大天狗の力を宿した、三宅島の拝み屋

拝む者

その者の口を借りて、山が語る。「その木に、斧を入れるな」――発せられた声は、もう人のものではなかった。

拝む者の立ち絵

危険度・希少度

C
戦闘力

驚かせ、転ばせる程度。命までは取らない。

C
敵対性

脅かし惑わせはするが、深追いはしない。

A
稀少性

限られた土地でだけ、まれに語られる。

概要

大天狗に取り憑かれたことで、常人にない神通力を得たとされる三宅島の呪術者。人の患いを癒やし、隠れたものを見通す力を振るったと語られる。天狗の宿る木を伐ろうとする村人を戒めるなど、島の禁忌を守る側に立った巫の類である。

出現

伊豆諸島の三宅島に伝わる。
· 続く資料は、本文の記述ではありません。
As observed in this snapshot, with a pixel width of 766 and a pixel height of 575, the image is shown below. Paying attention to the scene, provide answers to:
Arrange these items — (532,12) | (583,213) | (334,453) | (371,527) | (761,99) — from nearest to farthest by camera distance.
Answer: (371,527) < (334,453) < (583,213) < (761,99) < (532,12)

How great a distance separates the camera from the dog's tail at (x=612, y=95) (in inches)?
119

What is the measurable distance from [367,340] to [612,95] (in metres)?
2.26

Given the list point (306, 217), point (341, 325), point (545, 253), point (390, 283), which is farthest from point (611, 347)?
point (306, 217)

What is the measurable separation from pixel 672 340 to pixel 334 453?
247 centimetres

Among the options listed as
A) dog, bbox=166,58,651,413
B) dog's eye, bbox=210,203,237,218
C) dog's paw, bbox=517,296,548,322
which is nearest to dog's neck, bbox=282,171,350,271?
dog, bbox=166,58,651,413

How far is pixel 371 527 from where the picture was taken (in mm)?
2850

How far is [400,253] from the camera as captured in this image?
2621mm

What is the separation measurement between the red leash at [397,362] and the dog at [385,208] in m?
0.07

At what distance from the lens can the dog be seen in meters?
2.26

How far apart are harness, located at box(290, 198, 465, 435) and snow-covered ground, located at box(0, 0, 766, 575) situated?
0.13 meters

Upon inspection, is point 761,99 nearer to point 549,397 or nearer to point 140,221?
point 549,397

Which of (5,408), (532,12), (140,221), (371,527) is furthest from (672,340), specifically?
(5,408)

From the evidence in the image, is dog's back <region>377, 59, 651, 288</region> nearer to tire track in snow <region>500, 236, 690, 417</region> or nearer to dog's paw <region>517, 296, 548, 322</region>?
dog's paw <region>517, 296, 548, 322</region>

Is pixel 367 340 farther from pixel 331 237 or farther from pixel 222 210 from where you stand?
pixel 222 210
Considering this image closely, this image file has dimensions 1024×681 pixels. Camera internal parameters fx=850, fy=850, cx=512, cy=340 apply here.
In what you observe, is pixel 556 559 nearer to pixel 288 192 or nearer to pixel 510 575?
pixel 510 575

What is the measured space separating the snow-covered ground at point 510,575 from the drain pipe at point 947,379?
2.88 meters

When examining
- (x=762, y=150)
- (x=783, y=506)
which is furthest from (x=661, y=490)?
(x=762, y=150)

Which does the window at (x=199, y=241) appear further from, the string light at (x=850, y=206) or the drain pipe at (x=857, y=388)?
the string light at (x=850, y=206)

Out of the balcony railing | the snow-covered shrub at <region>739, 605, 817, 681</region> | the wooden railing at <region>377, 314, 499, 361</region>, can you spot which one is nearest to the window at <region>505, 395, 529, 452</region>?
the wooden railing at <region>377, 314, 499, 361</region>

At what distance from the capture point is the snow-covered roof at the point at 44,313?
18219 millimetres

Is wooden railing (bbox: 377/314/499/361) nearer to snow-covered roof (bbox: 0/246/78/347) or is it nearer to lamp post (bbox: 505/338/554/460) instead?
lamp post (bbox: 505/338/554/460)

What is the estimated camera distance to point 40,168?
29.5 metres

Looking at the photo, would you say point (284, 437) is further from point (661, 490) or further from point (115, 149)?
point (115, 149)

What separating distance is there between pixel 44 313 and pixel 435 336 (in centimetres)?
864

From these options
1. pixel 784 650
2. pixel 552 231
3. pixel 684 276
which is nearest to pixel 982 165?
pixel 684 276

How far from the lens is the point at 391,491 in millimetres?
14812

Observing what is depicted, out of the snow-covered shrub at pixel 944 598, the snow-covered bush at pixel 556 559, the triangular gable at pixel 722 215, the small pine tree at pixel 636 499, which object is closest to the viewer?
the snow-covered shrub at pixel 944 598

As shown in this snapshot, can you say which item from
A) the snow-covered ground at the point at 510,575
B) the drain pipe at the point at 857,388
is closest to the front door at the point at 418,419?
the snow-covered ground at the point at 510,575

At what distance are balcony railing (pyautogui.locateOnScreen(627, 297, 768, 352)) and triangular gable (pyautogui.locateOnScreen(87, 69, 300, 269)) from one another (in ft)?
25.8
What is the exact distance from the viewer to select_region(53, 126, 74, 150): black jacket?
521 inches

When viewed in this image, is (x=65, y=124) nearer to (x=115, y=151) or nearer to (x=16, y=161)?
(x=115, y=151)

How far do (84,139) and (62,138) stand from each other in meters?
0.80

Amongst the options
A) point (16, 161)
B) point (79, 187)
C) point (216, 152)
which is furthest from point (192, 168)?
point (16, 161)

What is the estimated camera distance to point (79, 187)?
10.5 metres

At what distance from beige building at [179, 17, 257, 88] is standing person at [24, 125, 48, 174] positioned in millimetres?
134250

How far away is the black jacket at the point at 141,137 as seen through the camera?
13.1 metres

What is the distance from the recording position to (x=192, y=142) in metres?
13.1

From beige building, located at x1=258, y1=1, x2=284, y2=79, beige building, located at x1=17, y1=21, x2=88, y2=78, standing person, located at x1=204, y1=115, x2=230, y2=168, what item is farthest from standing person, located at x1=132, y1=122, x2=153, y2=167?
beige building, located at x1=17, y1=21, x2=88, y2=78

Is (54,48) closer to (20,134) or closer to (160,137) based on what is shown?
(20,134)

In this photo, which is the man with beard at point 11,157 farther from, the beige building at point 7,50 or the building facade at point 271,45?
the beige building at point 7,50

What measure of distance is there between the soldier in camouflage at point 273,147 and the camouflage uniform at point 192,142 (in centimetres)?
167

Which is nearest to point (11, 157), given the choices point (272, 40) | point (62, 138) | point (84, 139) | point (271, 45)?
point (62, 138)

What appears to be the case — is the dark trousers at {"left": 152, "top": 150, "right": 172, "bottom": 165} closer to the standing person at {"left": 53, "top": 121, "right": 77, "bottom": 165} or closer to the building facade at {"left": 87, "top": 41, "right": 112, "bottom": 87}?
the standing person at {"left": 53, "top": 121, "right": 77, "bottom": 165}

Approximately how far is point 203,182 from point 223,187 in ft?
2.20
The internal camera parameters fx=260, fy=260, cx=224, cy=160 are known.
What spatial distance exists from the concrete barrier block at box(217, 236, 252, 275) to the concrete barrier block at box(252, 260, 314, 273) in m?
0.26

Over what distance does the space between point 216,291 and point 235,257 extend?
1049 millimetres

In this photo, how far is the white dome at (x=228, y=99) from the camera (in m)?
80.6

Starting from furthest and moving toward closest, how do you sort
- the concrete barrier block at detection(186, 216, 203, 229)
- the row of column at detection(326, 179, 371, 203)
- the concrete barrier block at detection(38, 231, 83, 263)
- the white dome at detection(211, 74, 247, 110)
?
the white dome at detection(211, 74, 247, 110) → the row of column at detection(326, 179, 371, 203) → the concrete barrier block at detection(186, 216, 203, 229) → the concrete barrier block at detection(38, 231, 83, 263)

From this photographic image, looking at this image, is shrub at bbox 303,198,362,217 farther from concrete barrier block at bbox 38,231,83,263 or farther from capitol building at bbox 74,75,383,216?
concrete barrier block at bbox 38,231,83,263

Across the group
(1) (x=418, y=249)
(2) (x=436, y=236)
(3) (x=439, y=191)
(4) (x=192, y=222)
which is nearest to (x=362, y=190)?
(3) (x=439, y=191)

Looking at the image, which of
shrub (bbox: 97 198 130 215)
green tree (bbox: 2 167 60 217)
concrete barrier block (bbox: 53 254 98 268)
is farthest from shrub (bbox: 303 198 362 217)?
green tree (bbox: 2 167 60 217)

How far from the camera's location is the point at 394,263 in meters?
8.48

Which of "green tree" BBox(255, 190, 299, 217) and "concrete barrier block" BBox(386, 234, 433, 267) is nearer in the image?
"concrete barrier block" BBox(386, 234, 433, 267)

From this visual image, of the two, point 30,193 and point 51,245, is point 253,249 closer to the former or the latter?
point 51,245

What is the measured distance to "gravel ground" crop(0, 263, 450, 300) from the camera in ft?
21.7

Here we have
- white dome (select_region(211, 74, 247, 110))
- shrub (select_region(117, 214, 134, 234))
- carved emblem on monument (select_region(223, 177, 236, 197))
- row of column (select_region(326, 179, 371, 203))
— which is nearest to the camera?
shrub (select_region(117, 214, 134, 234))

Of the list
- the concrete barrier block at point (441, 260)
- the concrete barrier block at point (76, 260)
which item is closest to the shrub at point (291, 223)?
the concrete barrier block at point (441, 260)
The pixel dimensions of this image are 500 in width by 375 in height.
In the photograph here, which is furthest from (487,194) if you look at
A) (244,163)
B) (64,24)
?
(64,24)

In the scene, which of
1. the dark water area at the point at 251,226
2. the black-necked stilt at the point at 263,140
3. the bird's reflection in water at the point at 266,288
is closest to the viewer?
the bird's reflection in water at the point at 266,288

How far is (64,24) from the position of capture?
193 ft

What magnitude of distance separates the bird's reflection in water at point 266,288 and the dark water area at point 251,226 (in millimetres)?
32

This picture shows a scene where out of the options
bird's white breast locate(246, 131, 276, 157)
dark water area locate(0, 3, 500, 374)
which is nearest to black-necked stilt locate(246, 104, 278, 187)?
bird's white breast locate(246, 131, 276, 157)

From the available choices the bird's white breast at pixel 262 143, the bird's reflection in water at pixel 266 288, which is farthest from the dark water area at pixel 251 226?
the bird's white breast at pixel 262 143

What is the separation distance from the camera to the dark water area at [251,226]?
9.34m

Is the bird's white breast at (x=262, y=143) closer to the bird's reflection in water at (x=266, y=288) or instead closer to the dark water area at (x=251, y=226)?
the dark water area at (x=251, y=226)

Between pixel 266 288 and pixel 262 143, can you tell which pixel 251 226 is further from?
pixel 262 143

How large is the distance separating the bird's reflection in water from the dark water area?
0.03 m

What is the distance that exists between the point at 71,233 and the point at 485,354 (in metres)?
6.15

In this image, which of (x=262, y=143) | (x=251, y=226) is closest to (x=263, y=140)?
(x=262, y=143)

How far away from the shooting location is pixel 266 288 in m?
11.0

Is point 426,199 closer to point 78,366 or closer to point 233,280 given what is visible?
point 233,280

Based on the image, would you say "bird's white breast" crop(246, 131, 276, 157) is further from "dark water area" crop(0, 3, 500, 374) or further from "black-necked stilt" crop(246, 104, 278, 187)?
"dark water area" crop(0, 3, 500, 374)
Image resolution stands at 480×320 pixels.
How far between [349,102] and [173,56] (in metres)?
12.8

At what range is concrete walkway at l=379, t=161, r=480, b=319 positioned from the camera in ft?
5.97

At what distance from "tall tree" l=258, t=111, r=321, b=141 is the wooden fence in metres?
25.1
島の御山や社の森は大天狗の領域として畏れられ、その天狗がある者に憑くと、その者はにわかに拝み屋として立ち現れる。祟りや病に悩む島人は、この者のもとを訪ねて託宣や祈祷を求めたという。

伝承

島では古くから山を天狗の棲む聖域として畏れ、御笏神社には大天狗を祀った社も伝わる。天狗に憑かれた拝む者は、その力を借りて託宣や治病を行うとされ、その言葉は神慮として敬われた。山の木々や社の森を犯すことを固く戒める、島の禁忌を体現する者として語り継がれている。

特徴

授かった力で、遠くの出来事や人の心の内までも見通すとされる。自ら人を害することはなく、その神通はもっぱら島と天狗の領域を守るために用いられる。ただし戒めを破って神木に手をかける者には、憑いた天狗を通じて容赦なく災いが下るとも恐れられた。